Mozzer: My eyes! My eyes!

With the horrific possibility that to McFly, Lily Allen and Beth Ditto we might soon be welcoming people Googling for Morrissey naked - and with the strict warning that it's Not Safe For Anyone Who Has Recently Eaten - we're compelled to point to Morrissey-Solo's photo of Mozzer and his band nude, save for seven inch singles. With the words "click to enlarge" right underneath.

One of the band - on the extreme right - looks like he should have got a twelve inch remix. But it's fun with this sort of thing to spot the person who was least thrilled when they found out what the plan for the photoshoot was - I'm guessing the guy with the "oh, god, just take the bloody photo" look on his face to Morrissey's right.

With penises strapped to vinyl discs, there is some sort of needledick gag just waiting to be made, isn't there?

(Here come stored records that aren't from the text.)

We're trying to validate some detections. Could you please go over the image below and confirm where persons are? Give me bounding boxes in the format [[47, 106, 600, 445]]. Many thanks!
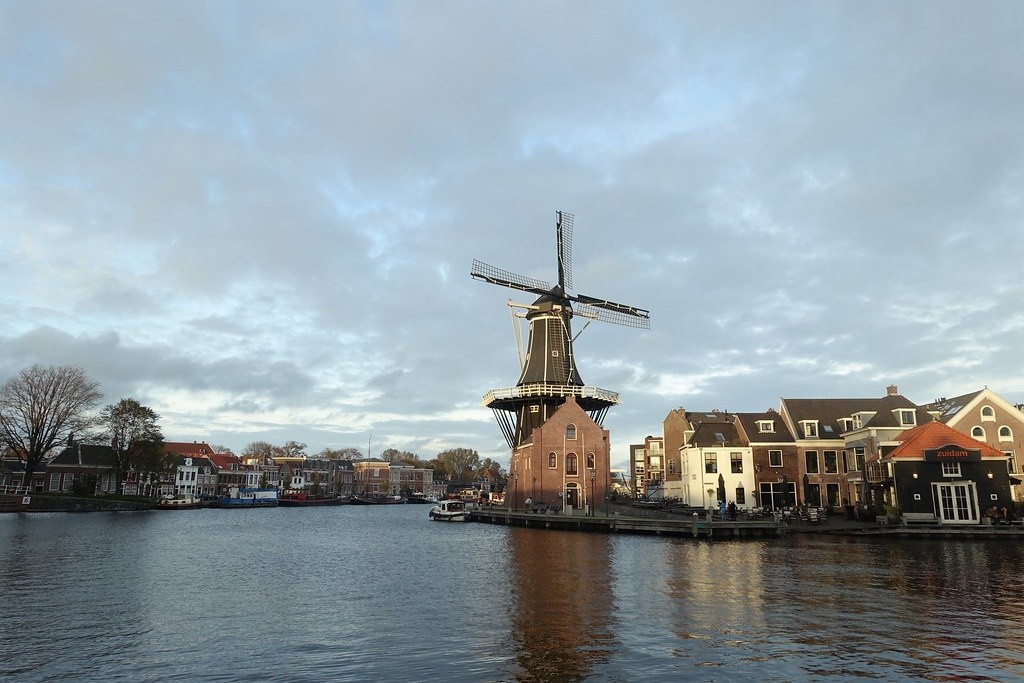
[[524, 496, 532, 514], [718, 500, 738, 521], [984, 506, 1017, 527]]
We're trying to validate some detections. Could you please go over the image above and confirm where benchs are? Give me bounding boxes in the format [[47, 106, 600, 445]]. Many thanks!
[[900, 512, 942, 526], [984, 514, 1024, 524]]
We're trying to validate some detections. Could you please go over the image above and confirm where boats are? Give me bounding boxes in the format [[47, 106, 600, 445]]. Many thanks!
[[279, 494, 342, 506], [428, 499, 472, 524], [217, 488, 280, 508], [159, 495, 203, 511]]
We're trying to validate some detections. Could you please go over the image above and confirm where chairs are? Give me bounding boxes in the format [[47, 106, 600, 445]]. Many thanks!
[[784, 511, 791, 522], [876, 516, 885, 524], [753, 508, 762, 519], [799, 511, 809, 526], [808, 508, 824, 512], [773, 512, 787, 526], [810, 512, 819, 525], [746, 510, 754, 520], [533, 504, 548, 514], [736, 507, 743, 517], [758, 507, 767, 517], [799, 507, 807, 517], [820, 510, 828, 524]]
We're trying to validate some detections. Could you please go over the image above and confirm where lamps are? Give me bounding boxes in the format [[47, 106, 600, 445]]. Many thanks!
[[988, 468, 993, 478], [912, 468, 918, 479]]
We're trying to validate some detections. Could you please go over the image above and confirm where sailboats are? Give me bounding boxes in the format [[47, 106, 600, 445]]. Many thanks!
[[348, 436, 408, 504]]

The picture is on the inner-sleeve of I'm Throwing My Arms Around Paris, if you'd like to enjoy it in the privacy of your own home without having to worry about those new rules on extreme online porn.


Anonymous said...

Why do I already dread the press dragging out the old none of their business questions about Morrissey & his sexuality and the inevitably that this will somehow involve a number of them feeling the need to crack downright homophobic jokes about a bunch of naked men? Gordon Smart must NEVER see these pictures.

Simon Hayes Budgen said...


I'm sure you don't have to worry about Gordon Smart making jokes about Morrissey being naked. That sort of thing tends to be the behaviour you'd expect from a man who secretly really, really likes the idea of naked men, but doesn't want anyone to think he was gay.

Olive said...

You have to admit he's not in bad nick for a 50 year old.

Olive said...

Also, it's doubled the options for the truly lazy who get invited to fancy dress parties:

Got a white tube sock? Go as a member of the Red Hot Chili Peppers.

Got an old 7" vinyl single? Go as Morrissey.

Simon Hayes Budgen said...

... and Iggy Pop could wear one of those 1980s clear vinyl singles.

Olive said...

Hah. Like there's anyone born since the second world war who hasn't seen Iggy Pop's co... oh. See what you mean.